The tears of displaced people well up with agonizing prayers, so tear-aholic angels (the sea’s distances in their eyes) constantly intercept dark notes of distress, detect pheromones of fear, watch out for children in wars, radioactive zones, natural disasters.
When sunlight floods Earth and the nightmares of violence erupt, father and mother angels of sorrow eager to help, poise for sacrifice, unfold feathers. The divine divers drop like exquisite pearls from the overflowing cup of God’s dream of deliverance, swallow seas of tears.
Traces of grief and pain disappear like grains of salt in water, complete euphoria removes gravity from troubles, regret, old age, the guardians of life rescue the refugees in keeping with celestial order.
Cemetery Soldiers
We took for granted the Divine Rights of kings and presidents, the way we took for granted infinite clean atmosphere.
The media put ominous spins on the domino theory and we bought into them the way we took for granted unlimited pure water.
Rulers wagering perpetual infernal and cold wars for the most crude, deployed our platoons
like chess pieces, parlayed heavy losses into heavenly profits.
The way we thought supplies of food would last forever, we obeyed the commands of officers, executed plans like football strategies.
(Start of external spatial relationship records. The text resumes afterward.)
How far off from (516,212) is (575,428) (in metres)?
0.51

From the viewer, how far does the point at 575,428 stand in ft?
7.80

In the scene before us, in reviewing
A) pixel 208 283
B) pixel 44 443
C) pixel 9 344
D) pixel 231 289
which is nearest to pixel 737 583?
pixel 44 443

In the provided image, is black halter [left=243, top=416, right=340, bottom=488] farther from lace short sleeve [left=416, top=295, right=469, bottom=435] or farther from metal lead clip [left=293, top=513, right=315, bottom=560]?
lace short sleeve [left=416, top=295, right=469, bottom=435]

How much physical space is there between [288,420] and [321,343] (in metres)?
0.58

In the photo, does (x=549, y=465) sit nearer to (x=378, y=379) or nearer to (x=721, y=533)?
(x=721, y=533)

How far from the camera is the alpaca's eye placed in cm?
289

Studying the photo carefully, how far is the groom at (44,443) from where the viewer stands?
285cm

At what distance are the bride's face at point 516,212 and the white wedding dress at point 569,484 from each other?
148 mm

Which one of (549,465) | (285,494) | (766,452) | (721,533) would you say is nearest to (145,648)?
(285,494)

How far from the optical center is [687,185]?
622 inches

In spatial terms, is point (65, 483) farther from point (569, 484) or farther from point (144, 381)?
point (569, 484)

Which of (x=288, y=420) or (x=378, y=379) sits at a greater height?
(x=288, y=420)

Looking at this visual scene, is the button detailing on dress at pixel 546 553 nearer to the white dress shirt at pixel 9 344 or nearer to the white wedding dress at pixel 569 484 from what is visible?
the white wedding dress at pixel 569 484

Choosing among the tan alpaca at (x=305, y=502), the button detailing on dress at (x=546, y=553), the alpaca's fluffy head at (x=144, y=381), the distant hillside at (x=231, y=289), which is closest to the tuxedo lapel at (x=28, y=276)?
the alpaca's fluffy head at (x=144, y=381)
In the minds of children and credulous adults, the flares and missiles looked like shooting stars.
Our side never pretended— except to spy, gather intel, outsmart the devious enemy, give allied battalions and flyboys the edge.
Honor seemed always at stake, missions urgent, operations in jeopardy, heroes rare as Purple Hearts, Silver Stars.
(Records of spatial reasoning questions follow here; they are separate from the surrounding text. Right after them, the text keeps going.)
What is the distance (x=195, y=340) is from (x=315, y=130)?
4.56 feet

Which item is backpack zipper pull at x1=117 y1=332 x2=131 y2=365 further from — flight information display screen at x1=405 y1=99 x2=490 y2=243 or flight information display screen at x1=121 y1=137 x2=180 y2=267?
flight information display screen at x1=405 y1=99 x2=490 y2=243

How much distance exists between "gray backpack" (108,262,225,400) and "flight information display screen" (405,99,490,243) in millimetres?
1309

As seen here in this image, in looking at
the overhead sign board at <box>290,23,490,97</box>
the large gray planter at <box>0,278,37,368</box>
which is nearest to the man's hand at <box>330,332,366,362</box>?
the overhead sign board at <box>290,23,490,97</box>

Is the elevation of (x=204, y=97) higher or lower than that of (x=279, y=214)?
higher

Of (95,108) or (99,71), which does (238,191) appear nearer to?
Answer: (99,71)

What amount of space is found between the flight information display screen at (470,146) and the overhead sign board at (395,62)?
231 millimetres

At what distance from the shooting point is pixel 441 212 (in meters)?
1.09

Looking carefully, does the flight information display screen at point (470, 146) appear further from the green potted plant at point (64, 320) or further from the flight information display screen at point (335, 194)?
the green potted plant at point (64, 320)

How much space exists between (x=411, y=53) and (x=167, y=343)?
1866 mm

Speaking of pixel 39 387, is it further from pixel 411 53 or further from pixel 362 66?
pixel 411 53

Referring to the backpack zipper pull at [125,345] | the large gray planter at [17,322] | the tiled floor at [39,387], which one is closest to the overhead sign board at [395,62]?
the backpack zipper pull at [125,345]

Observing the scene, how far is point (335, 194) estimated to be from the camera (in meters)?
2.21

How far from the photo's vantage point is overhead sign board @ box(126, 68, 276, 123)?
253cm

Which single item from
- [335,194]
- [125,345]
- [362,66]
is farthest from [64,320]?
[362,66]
Untold rows and columns of monuments watch over our regiments dealt like video games, items of traffic.
Flowers of dust decorate our uniform of eternity.
A Tough Day for the Generals
The sun’s firepower reveals everyone accounted for, moonlight confirms all sides winners.
Children learn to think in classrooms free of any threats. Students, teachers, parents are safe.
Solid intel on theological and temporal lines indicate all hot and cold spots under control, the adversaries blameless.
Military actions, invasions of privacy— canceled. We make thousands of allies without attacking another country.
Trillions for the Antimatter Obliterator stream into United Nations programs to end starvation and poverty.
Worldwide peace overtures succeed, a sense of independence prevails, no one needs to be told who governs.
A Face in the Sky
Unseeing engines roar, the F-15 ascends above lunar landscape into darkness. The captain flips panel-control switches, checks gauges, reckons the stars. He prays for the Lord’s light to guide another direct hit,
and if he fails this time to return from the mission, to watch over his wife and their future pilot.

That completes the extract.